# [Task details]
Retype the records verbatim, starting at the line that contains "From the image" and continuing through the final line of the records, with both the starting line and the final line included.

# [Input records]

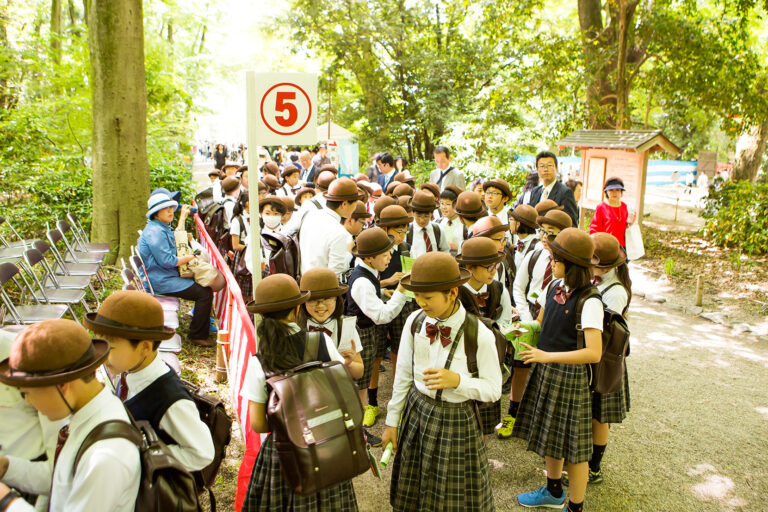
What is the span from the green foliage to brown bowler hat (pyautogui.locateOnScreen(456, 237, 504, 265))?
9774 mm

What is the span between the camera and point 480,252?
3.83 metres

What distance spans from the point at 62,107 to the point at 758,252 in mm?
14585

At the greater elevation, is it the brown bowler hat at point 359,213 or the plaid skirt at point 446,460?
the brown bowler hat at point 359,213

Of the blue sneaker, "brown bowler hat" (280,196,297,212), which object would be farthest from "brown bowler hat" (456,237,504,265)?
"brown bowler hat" (280,196,297,212)

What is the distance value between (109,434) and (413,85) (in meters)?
18.0

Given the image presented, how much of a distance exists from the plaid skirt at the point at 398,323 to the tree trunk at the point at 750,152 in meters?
13.7

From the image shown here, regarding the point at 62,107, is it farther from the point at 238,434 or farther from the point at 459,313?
the point at 459,313

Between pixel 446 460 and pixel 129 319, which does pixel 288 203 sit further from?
pixel 129 319

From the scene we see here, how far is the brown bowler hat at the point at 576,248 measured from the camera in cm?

# [Task response]
From the image shown here, regarding the point at 62,107, is it farther from the point at 238,434 or farther from the point at 459,313?
the point at 459,313

Between pixel 446 460 and pixel 129 319, which does pixel 288 203 sit further from?
pixel 129 319

From the scene we see here, how far is the brown bowler hat at the point at 576,248 measured from the camera in cm?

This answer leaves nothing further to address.